▸ **Excerpted text**:
Quashing of FIRs & Freedom of Speech & Press:
The Supreme Court in its earlier judgment in the case of TT Antony v. State of Kerala, interpreted section 154 and section 173 of Cr.P.C and held that ‘there can be no second FIR’ wherein the same cognisable offence has already been alleged in an FIR previously. The Court also said that receipt of every subsequent information in respect of same offence or the incident, ought not to result in fresh investigation every time. There must be a res judicata into such matter. The court try to maintain a balance by holding that a citizen should not be subjected to a fresh investigation by police pertaining to the same incident as a result of multiple FIRs.
The Court interpreted Article 19(1)(a) and said that although Freedom of Speech and expression is not absolute and it comes with certain restrictions, allowing a journalist to face multiple complaints and FIRs in multiple jurisdictions will have a ‘stifling’ effect on the exercise of freedom of the press. The court also stated that by doing such multiple FIR and complaints against the journalist not only destroy the journalist right to ensure an informed citizen but also affect the nations right to know.

▸ **Data**:
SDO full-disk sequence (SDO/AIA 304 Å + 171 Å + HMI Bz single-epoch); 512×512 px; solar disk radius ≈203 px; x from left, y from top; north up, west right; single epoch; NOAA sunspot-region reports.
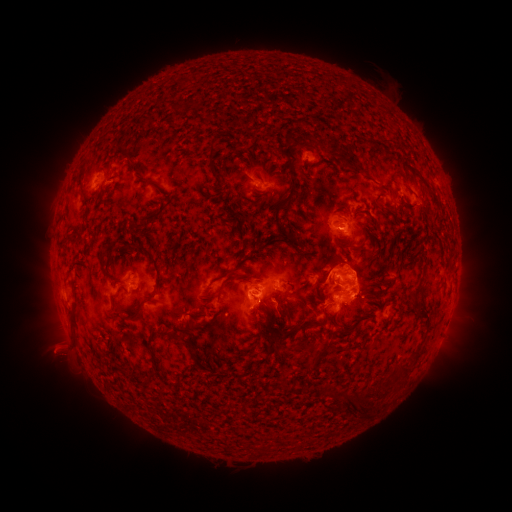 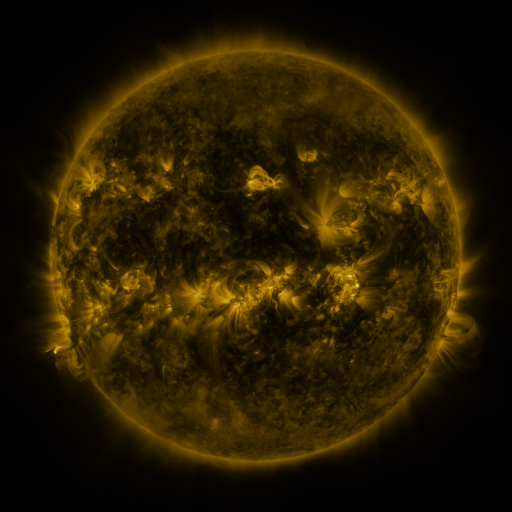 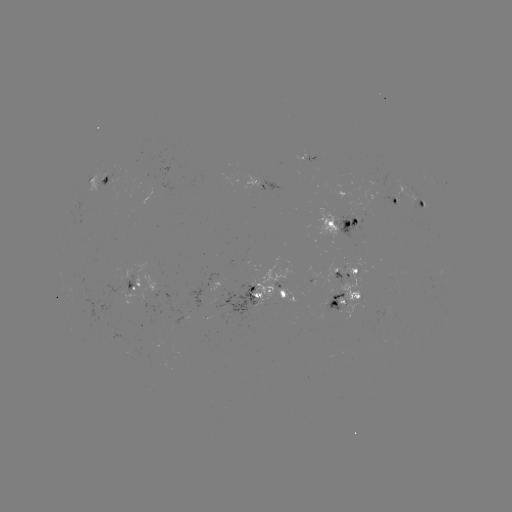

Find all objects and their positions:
spotted active region: (310, 153)
spotted active region: (262, 181)
spotted active region: (99, 182)
spotted active region: (396, 197)
spotted active region: (422, 200)
spotted active region: (345, 221)
spotted active region: (347, 270)
spotted active region: (314, 276)
spotted active region: (136, 286)
spotted active region: (269, 286)
spotted active region: (348, 292)
spotted active region: (387, 308)
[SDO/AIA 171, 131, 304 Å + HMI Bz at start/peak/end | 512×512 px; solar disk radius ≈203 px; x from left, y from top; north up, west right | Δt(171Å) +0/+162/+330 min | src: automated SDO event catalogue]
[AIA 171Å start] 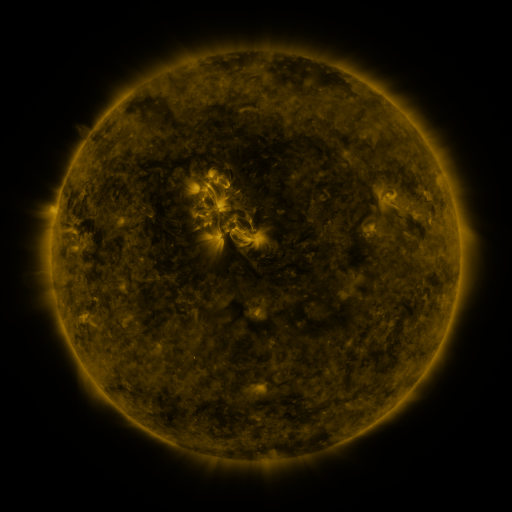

▸ **What is asked**:
Retype the passage on quashing FIRs and freedom of the press, word for word from its heading to its last sentence.

▸ **Complete output**:
Quashing of FIRs & Freedom of Speech & Press:
The Supreme Court in its earlier judgment in the case of TT Antony v. State of Kerala, interpreted section 154 and section 173 of Cr.P.C and held that ‘there can be no second FIR’ wherein the same cognisable offence has already been alleged in an FIR previously. The Court also said that receipt of every subsequent information in respect of same offence or the incident, ought not to result in fresh investigation every time. There must be a res judicata into such matter. The court try to maintain a balance by holding that a citizen should not be subjected to a fresh investigation by police pertaining to the same incident as a result of multiple FIRs.
The Court interpreted Article 19(1)(a) and said that although Freedom of Speech and expression is not absolute and it comes with certain restrictions, allowing a journalist to face multiple complaints and FIRs in multiple jurisdictions will have a ‘stifling’ effect on the exercise of freedom of the press. The court also stated that by doing such multiple FIR and complaints against the journalist not only destroy the journalist right to ensure an informed citizen but also affect the nations right to know.